- Exercise details
Copy the following lines word for word, leaving every character unchanged.

- Material
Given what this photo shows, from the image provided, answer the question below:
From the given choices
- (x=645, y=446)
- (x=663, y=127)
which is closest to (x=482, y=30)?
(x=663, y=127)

- Solution to this task
Given what this photo shows, from the image provided, answer the question below:
From the given choices
- (x=645, y=446)
- (x=663, y=127)
which is closest to (x=482, y=30)?
(x=663, y=127)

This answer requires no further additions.